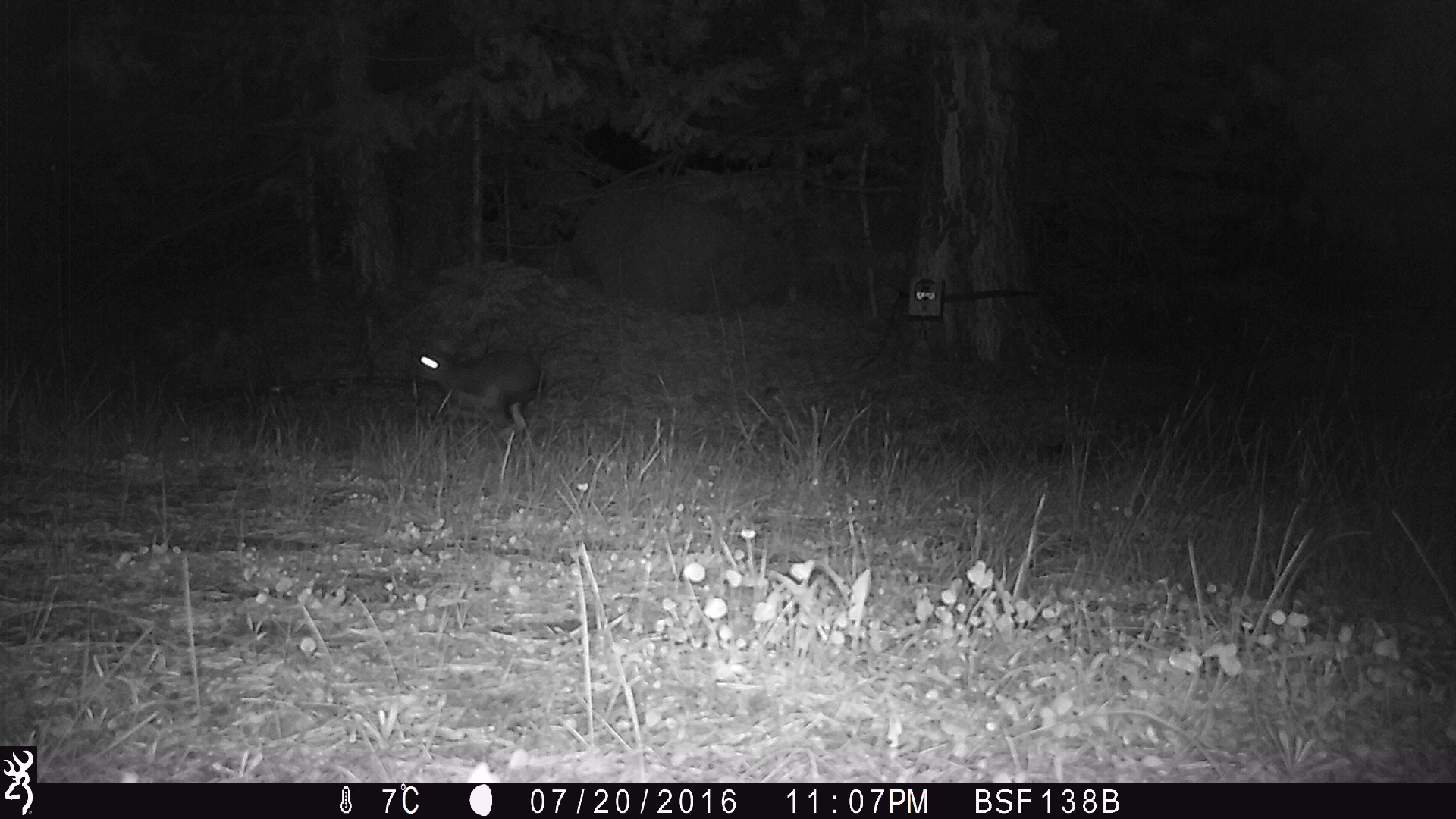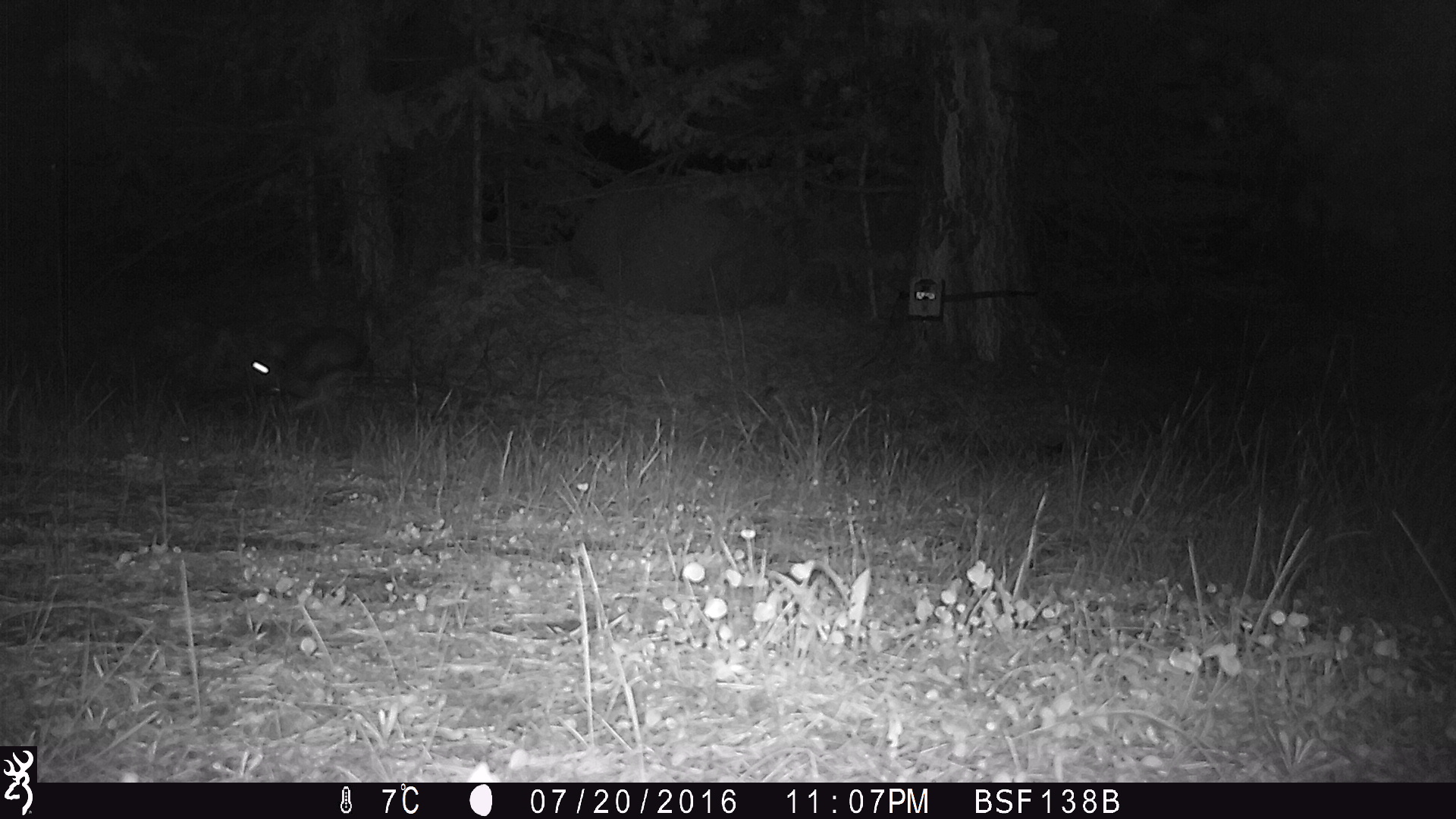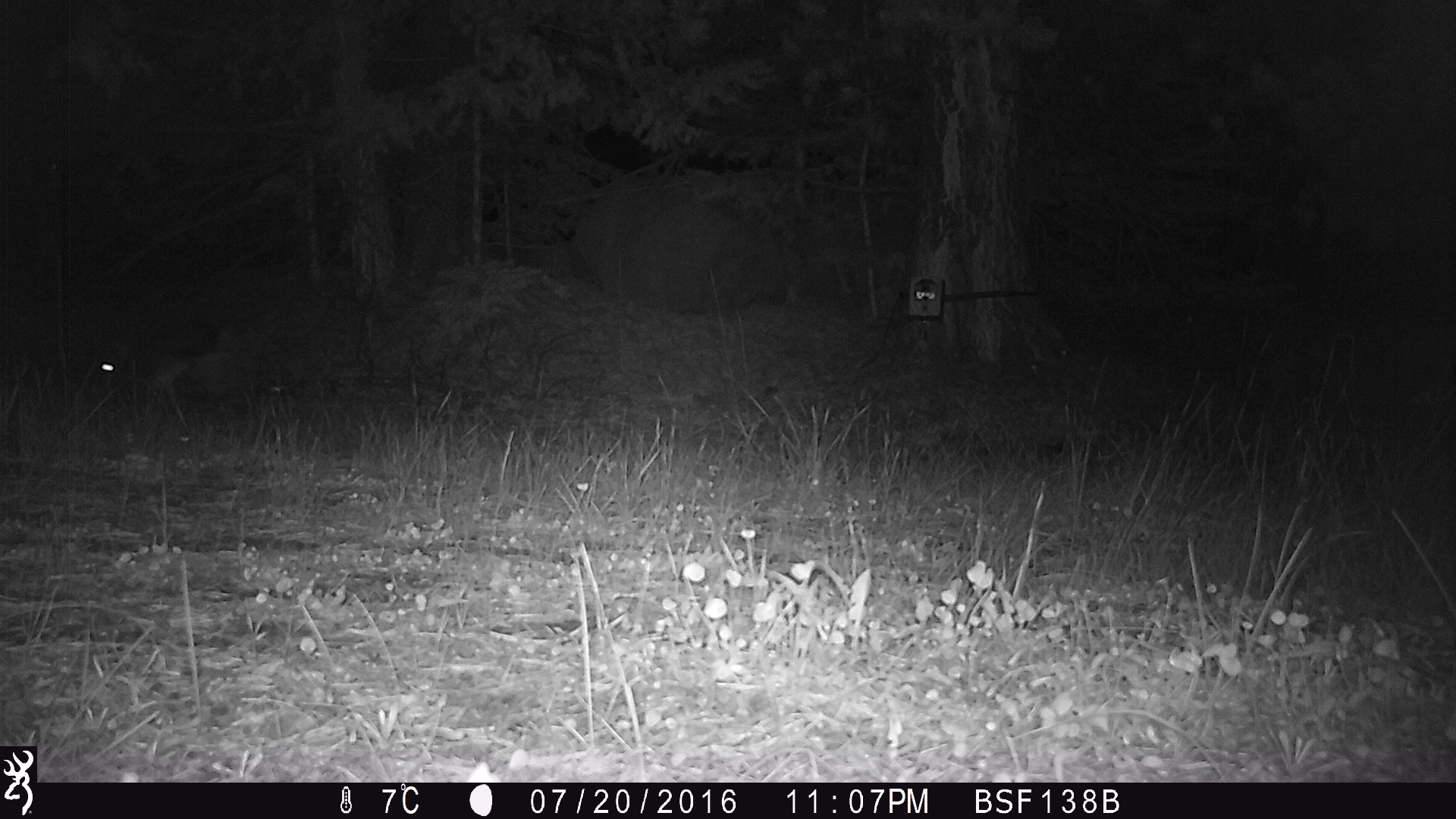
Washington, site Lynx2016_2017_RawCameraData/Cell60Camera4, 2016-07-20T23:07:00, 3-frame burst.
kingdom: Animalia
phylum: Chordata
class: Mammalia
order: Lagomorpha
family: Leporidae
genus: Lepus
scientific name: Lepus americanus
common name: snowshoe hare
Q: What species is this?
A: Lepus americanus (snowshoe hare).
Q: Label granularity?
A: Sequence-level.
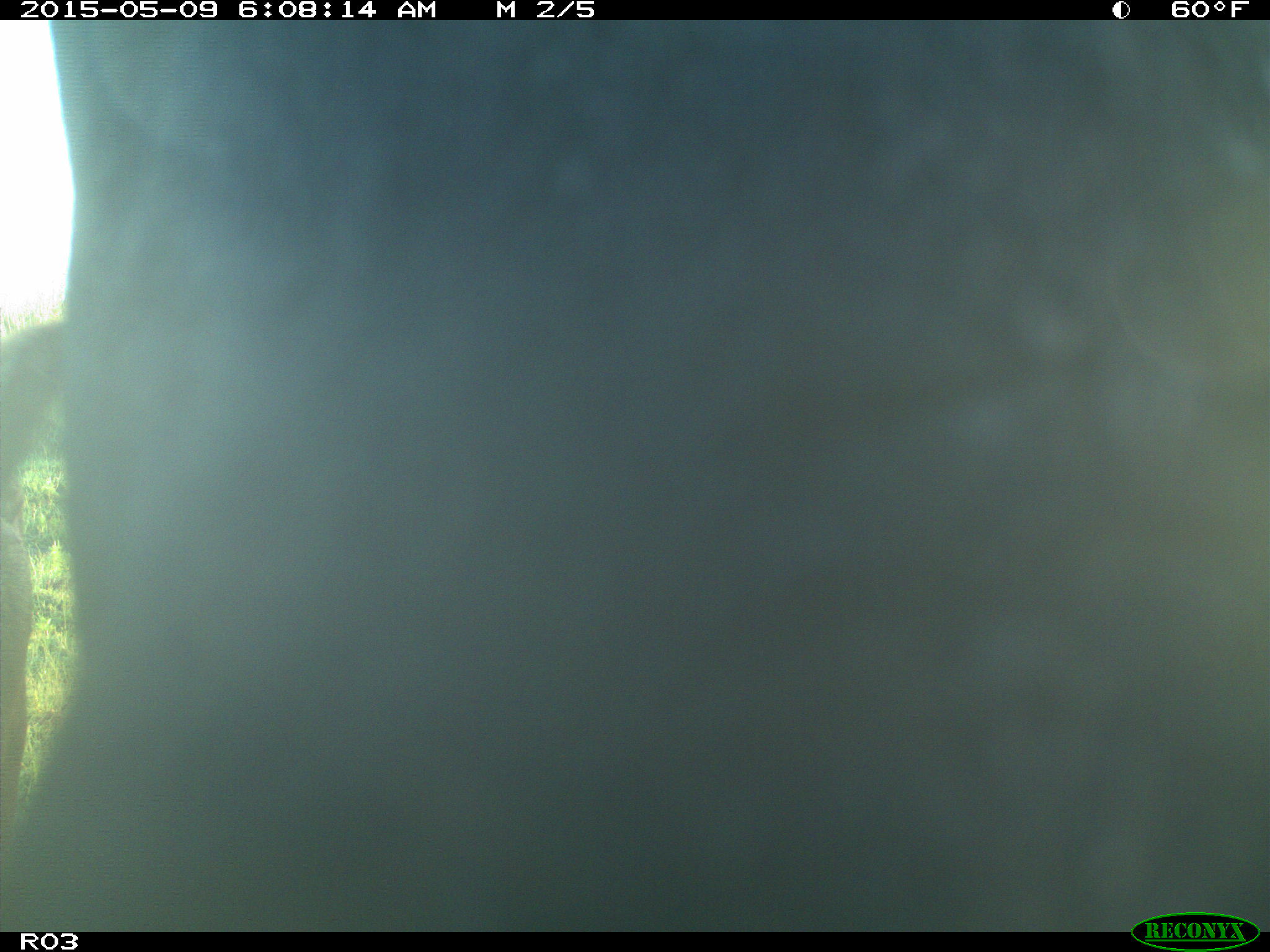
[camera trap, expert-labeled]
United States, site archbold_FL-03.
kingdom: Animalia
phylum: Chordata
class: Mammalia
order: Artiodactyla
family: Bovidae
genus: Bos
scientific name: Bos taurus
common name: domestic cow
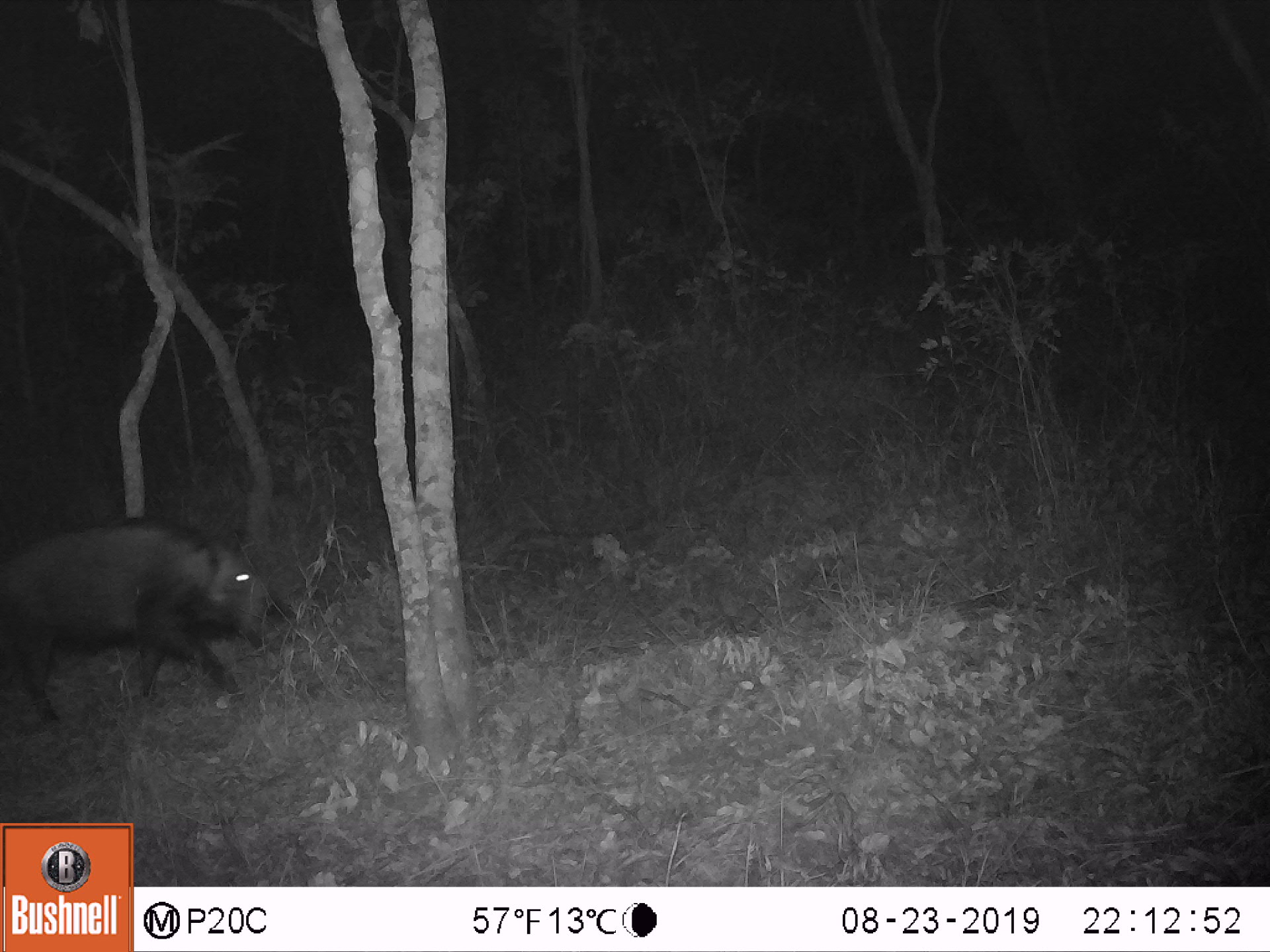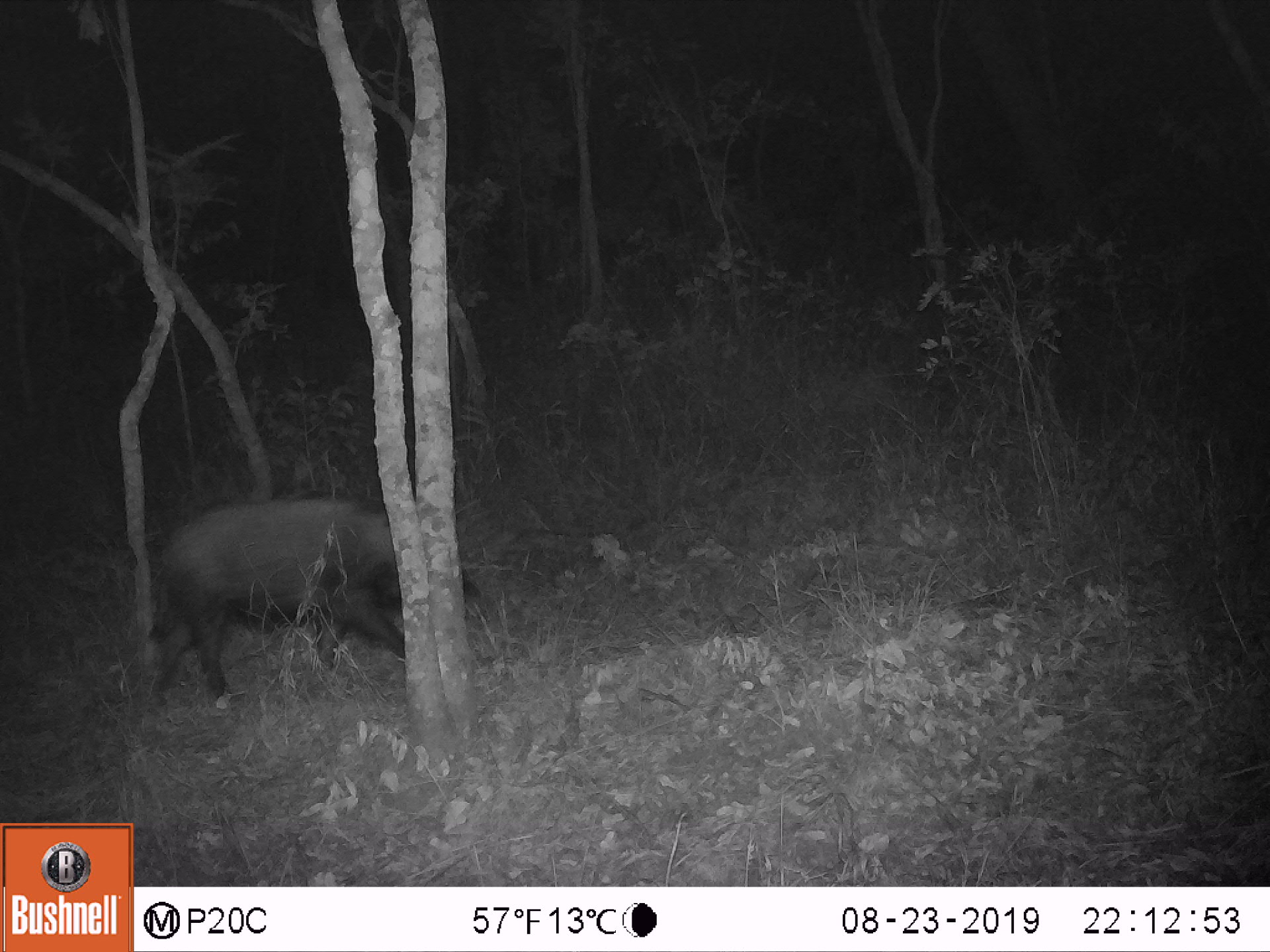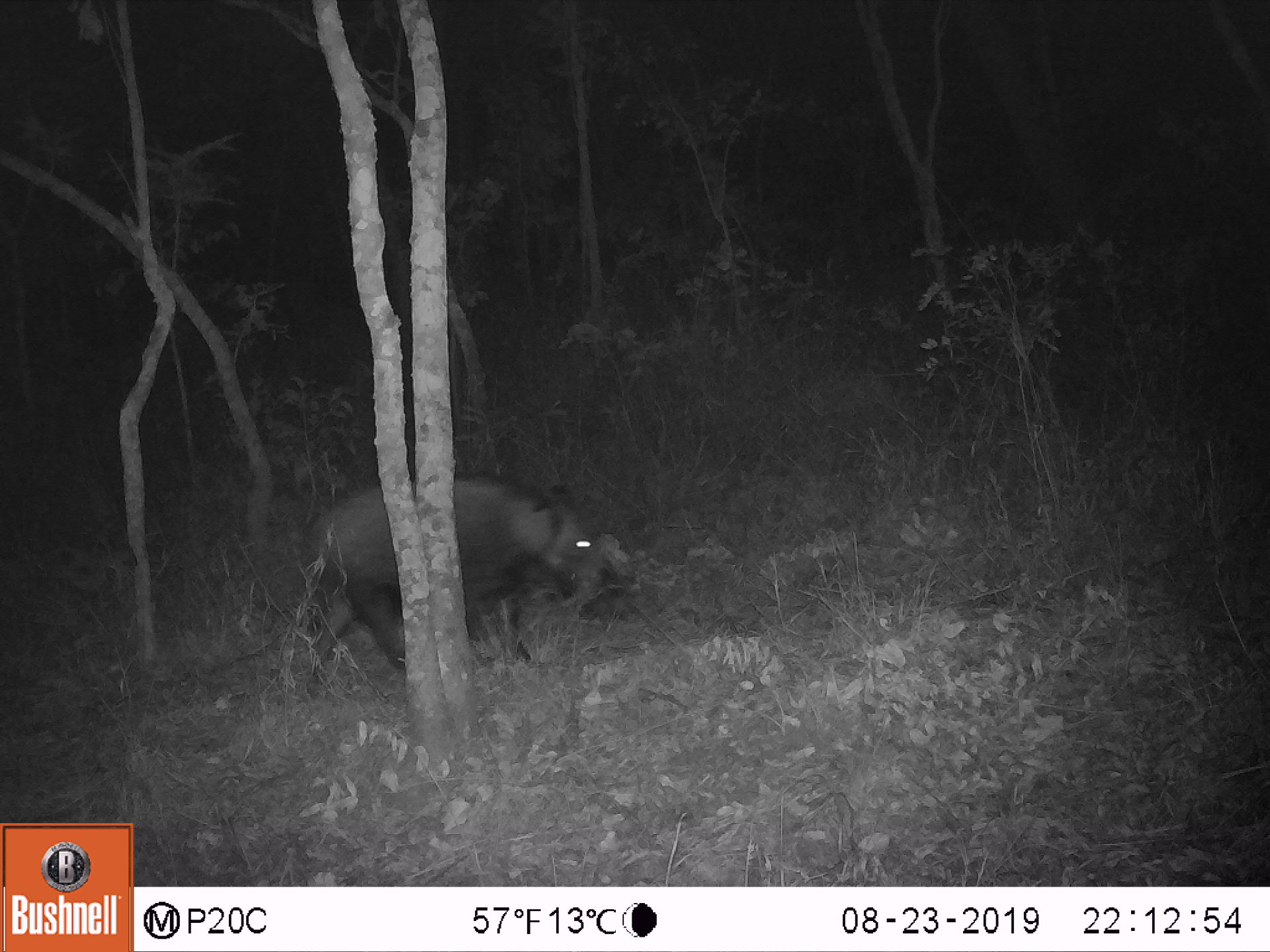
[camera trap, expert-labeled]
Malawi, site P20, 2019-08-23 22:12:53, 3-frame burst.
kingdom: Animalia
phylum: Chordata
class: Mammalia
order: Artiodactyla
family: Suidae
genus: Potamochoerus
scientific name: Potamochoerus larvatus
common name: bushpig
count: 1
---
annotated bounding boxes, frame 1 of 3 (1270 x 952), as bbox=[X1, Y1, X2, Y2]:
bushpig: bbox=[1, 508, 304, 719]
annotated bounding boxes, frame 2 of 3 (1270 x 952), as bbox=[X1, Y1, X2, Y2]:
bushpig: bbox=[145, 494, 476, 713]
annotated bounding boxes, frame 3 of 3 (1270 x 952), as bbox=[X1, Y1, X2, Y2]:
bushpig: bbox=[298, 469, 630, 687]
..........
Retype every record above word for word, leaving out any pictures.

Washington, site Lynx2016_2017_RawCameraData/Cell60Camera4, 2016-07-20T23:07:00, 3-frame burst.
kingdom: Animalia
phylum: Chordata
class: Mammalia
order: Lagomorpha
family: Leporidae
genus: Lepus
scientific name: Lepus americanus
common name: snowshoe hare
Q: What species is this?
A: Lepus americanus (snowshoe hare).
Q: Label granularity?
A: Sequence-level.
[camera trap, expert-labeled]
United States, site archbold_FL-03.
kingdom: Animalia
phylum: Chordata
class: Mammalia
order: Artiodactyla
family: Bovidae
genus: Bos
scientific name: Bos taurus
common name: domestic cow
[camera trap, expert-labeled]
Malawi, site P20, 2019-08-23 22:12:53, 3-frame burst.
kingdom: Animalia
phylum: Chordata
class: Mammalia
order: Artiodactyla
family: Suidae
genus: Potamochoerus
scientific name: Potamochoerus larvatus
common name: bushpig
count: 1
---
annotated bounding boxes, frame 1 of 3 (1270 x 952), as bbox=[X1, Y1, X2, Y2]:
bushpig: bbox=[1, 508, 304, 719]
annotated bounding boxes, frame 2 of 3 (1270 x 952), as bbox=[X1, Y1, X2, Y2]:
bushpig: bbox=[145, 494, 476, 713]
annotated bounding boxes, frame 3 of 3 (1270 x 952), as bbox=[X1, Y1, X2, Y2]:
bushpig: bbox=[298, 469, 630, 687]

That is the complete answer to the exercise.